The pumping lemma for CFL states: If $L$ is context-free, then there exists a positive integer $P> 0$, such that for any $x\in L$ with $\left | x \right |\geq P$, there exists $v,w,x,y,z$ such that $u=vwxyz$, $\left | wxy \right |\leq P$, $\left | wy \right |> 0$ and $\forall m\geq 0$, $uw^{m}xy^{m}z\in L$.
$a)$ Suppose for $L=\left \{ 0^{n}1^{n}0^{n}1^{n} \right \}$ $\left | wy \right |$ non-empty where $u=\epsilon$ and $z=\epsilon$ , $L=\left \{{\color{Red}{0^{n}} } 1^{n}0^{n}{\color{Red} {1^{n}}} \right \}$
then $\left | x \right |=1^{n}0^{n}$
But according to 3rd pumping lemma condition $\left | wxy \right |\leq n$
But it is not in the form $uw^{m}xy^{m}z\in L$, where loop exists for $w$ and for $y$ That is not possible for this language. So, it is non CFL.

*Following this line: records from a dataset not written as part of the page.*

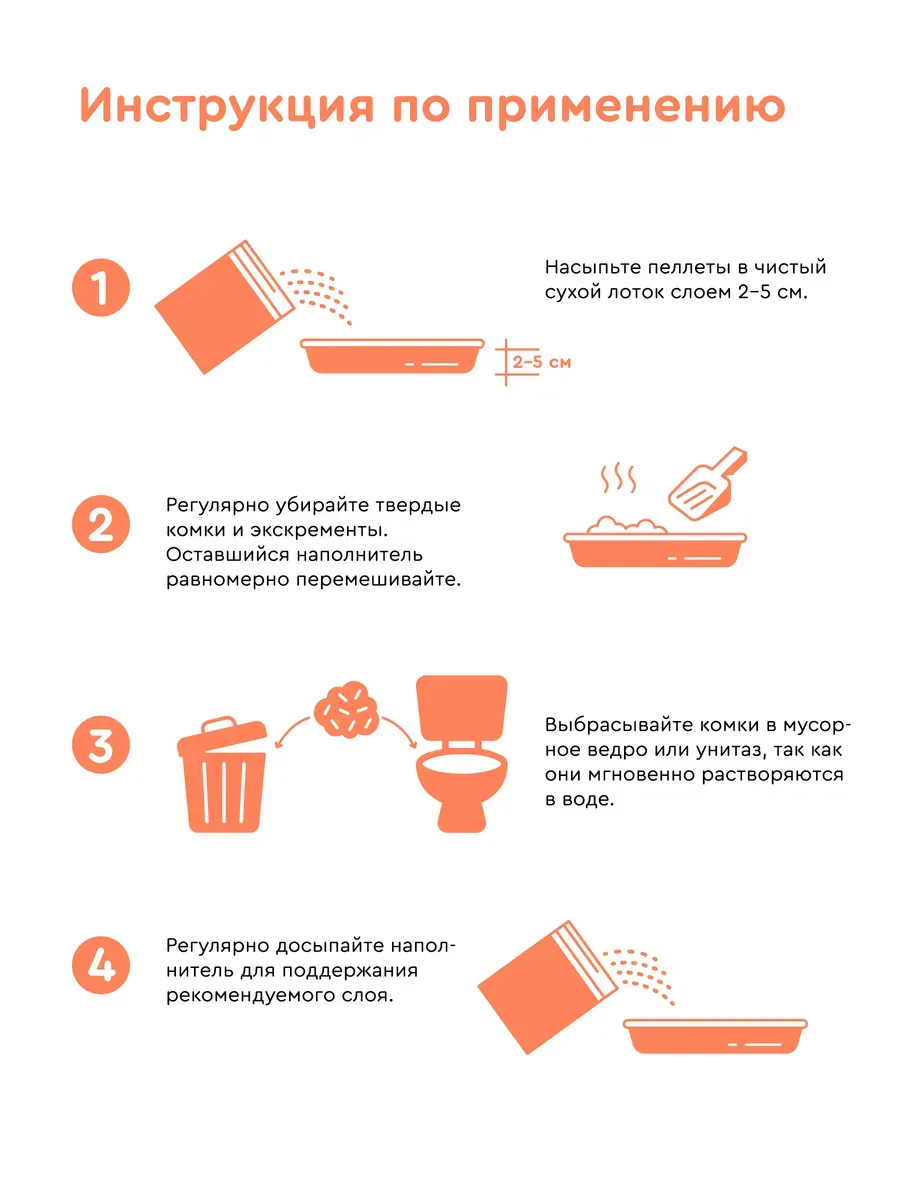 Инструкция по применению

1

Насыпьте пеллеты в чистый сухой лоток слоем 2–5 см.

2–5 см

2

Регулярно убирайте твердые комки и экскременты. Оставшийся наполнитель равномерно перемешивайте.

3

Выбрасывайте комки в мусорное ведро или унитаз, так как они мгновенно растворяются в воде.

4

Регулярно досыпайте наполнитель для поддержания рекомендуемого слоя.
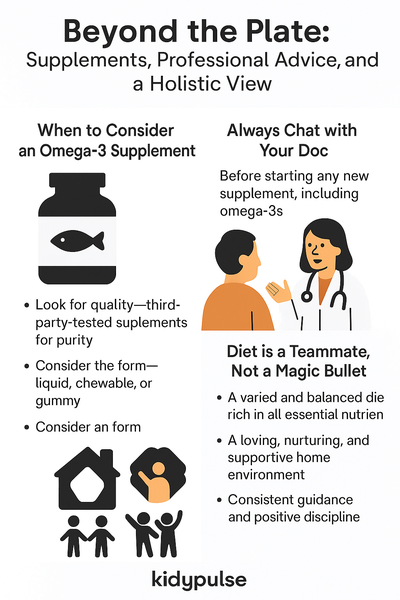 Beyond the Plate:
Supplements, Professional Advice, and a Holistic View

When to Consider an Omega-3 Supplement

• Look for quality—third-party-tested suplements for purity
• Consider the form—liquid, chewable, or gummy
• Consider an form

Always Chat with Your Doc

Before starting any new supplement, including omega-3s

Diet is a Teammate, Not a Magic Bullet

• A varied and balanced die rich in all essential nutrien
• A loving, nurturing, and supportive home environment
• Consistent guidance and positive discipline

kidypulse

$b)$ If we divide $L=uvxyz$ in $3$ segment, then atleast one segment doesnot in $v$ or in $y.$ Hence $xv^{2}xy^{2}z$ doesnot maintain a ratio of $1:2:3$. So, they cannot be pumped by pumping lemma.
$c)$ Let $L=a^{p}b^{p}$#$a^{p}b^{p}$
We show that string $L=uvxyz$ cannot be pumped using pumping lemma.
Say neither $v$ , nor $y$ contains #, otherwise $uv^{0}xy^{0}z$ not in $L$
If $v$ and $y$ are non-empty and occur in left hand side of #, then $uv^{2}xy^{2}z$ cannot be in $L.$ Because it is longer than left hand side of #.
Similarly , if $v$ and $y$ are non-empty and occur in right hand side of #, then $uv^{2}xy^{2}z$ cannot be in $L.$ Because it is longer than right hand side of #
Only, remaining case is when $v$ and $y$ are non-empty and straddle the #. but because the 3rd pumping lemma condition $\left | vxy \right |\leq p$
Hence $uv^{2}xy^{2}z$ contains more $0's$ on right hand side of #. So, it not in $L.$
$d)$ Now we can take $t_{1}=a^{p}b^{p}$,$t_{2}=a^{p}b^{p}$
So, $L=a^{p}b^{p}$#$a^{p}b^{p}$
Now proving is same as above.